» PAGE TEXT
────────────────
On Aug 12, 2011, at 10:01 AM, Aaron Colwell wrote:

Hi Mark,

comments inline...

On Thu, Aug 11, 2011 at 9:46 AM, Mark Watson 
<wats...@netflix.com<mailto:wats...@netflix.com>> wrote:
I think it would be good if the API recognized the fact that the media data may 
becoming from several different original files/streams (e.g. different 
bitrates) as the player adapts to network or other conditions.

I agree. I intend to document this when I spec out the format of the byte 
stream that is passed into this API. Initially I'm focusing on WebM which 
requires this type of functionality if the Vorbis initialization data ever 
needs to change during playback. My intuition says that Ogg & MP4 will require 
similar solutions.


The different files may have different initialization information (Info and 
Tracks in WebM, Movie Box in mp4 etc.), which could be provided either in the 
first append call for each stream or with a separate API call. But subsequently 
you need to know which initialization information is relevant for each appended 
block. An integer streamId in the append call would be sufficient - the 
absolute value has no meaning - it would just associate data from the same 
stream across calls.
────────────────
» MATERIAL SUPPLIED
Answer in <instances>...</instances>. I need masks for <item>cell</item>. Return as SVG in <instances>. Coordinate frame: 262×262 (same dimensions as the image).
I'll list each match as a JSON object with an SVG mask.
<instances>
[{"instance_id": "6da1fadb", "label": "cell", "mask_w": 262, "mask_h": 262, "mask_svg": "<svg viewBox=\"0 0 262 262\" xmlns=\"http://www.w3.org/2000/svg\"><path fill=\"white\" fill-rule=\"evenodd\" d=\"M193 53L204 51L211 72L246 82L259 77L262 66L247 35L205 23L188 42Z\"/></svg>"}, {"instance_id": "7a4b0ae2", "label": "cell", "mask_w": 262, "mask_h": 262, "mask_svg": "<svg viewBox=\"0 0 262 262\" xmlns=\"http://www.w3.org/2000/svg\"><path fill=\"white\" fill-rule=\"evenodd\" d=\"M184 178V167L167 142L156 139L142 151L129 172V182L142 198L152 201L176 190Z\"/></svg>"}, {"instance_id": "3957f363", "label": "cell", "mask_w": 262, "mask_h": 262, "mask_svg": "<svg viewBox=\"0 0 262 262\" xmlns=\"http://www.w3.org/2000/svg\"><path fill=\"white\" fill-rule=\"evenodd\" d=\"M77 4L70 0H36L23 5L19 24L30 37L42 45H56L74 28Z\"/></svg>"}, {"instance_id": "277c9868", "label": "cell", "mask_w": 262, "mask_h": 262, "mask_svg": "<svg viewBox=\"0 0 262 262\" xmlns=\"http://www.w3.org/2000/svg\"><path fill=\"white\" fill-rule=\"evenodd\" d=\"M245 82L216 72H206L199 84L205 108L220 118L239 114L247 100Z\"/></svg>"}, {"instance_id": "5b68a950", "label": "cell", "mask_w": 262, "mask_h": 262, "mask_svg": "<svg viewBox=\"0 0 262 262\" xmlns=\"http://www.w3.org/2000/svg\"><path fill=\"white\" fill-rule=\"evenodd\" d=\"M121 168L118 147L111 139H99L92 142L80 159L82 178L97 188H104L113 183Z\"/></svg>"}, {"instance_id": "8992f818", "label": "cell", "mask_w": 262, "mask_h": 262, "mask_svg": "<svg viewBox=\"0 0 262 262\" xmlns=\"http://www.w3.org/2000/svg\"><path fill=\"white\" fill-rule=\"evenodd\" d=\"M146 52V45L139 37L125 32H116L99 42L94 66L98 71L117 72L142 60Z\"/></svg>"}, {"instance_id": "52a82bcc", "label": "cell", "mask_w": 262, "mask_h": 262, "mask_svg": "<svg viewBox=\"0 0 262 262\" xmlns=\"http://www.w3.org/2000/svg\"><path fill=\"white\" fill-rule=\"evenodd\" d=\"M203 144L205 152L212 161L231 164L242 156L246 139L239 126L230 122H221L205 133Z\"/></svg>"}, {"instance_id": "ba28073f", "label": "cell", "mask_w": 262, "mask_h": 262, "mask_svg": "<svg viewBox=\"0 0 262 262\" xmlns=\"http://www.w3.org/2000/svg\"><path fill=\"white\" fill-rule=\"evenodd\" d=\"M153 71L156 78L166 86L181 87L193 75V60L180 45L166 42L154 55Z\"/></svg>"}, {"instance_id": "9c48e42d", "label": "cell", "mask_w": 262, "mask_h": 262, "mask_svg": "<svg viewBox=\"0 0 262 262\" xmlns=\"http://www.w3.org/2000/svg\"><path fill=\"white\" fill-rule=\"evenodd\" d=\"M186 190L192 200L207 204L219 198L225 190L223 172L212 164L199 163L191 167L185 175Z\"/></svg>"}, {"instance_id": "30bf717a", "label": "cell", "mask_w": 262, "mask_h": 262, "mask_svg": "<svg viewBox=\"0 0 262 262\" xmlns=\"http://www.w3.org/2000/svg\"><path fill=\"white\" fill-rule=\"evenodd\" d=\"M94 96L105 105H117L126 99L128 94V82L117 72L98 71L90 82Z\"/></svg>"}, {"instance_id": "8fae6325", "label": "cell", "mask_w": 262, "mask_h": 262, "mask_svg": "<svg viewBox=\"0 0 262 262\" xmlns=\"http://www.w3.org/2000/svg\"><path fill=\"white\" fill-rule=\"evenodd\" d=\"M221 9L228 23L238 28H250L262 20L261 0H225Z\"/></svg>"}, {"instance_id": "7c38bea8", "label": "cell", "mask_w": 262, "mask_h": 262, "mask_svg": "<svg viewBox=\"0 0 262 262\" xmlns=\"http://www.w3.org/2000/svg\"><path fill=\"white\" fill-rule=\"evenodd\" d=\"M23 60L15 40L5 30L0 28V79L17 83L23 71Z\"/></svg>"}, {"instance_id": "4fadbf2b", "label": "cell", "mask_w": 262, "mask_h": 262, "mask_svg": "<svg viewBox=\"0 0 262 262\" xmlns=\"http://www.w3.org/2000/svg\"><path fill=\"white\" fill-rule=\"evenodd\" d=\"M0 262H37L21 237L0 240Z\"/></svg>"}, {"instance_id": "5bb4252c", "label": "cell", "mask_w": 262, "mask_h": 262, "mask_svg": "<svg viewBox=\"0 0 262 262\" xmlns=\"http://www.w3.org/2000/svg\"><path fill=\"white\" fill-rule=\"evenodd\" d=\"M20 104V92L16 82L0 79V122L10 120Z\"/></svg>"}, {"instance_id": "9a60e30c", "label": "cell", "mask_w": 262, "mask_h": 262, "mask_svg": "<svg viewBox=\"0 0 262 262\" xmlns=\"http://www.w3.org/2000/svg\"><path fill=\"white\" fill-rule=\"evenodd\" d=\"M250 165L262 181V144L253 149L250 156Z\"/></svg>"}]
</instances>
────────────────
» BRIEF 1
According to the email, why would an integer streamId in the append call be useful? Answer in one to three sentences.
» BRIEF 2
Please copy the part of the email word for word, starting with "On Thu, Aug" and going on through "similar solutions.".

» RESULT 1
The media data may come from several different original files or streams, and these may have different initialization information. After that information is provided, you need to know which of it applies to each appended block. An integer streamId would do this by associating data from the same stream across calls, and its absolute value would have no meaning.

» RESULT 2
On Thu, Aug 11, 2011 at 9:46 AM, Mark Watson 
<wats...@netflix.com<mailto:wats...@netflix.com>> wrote:
I think it would be good if the API recognized the fact that the media data may 
becoming from several different original files/streams (e.g. different 
bitrates) as the player adapts to network or other conditions.

I agree. I intend to document this when I spec out the format of the byte 
stream that is passed into this API. Initially I'm focusing on WebM which 
requires this type of functionality if the Vorbis initialization data ever 
needs to change during playback. My intuition says that Ogg & MP4 will require 
similar solutions.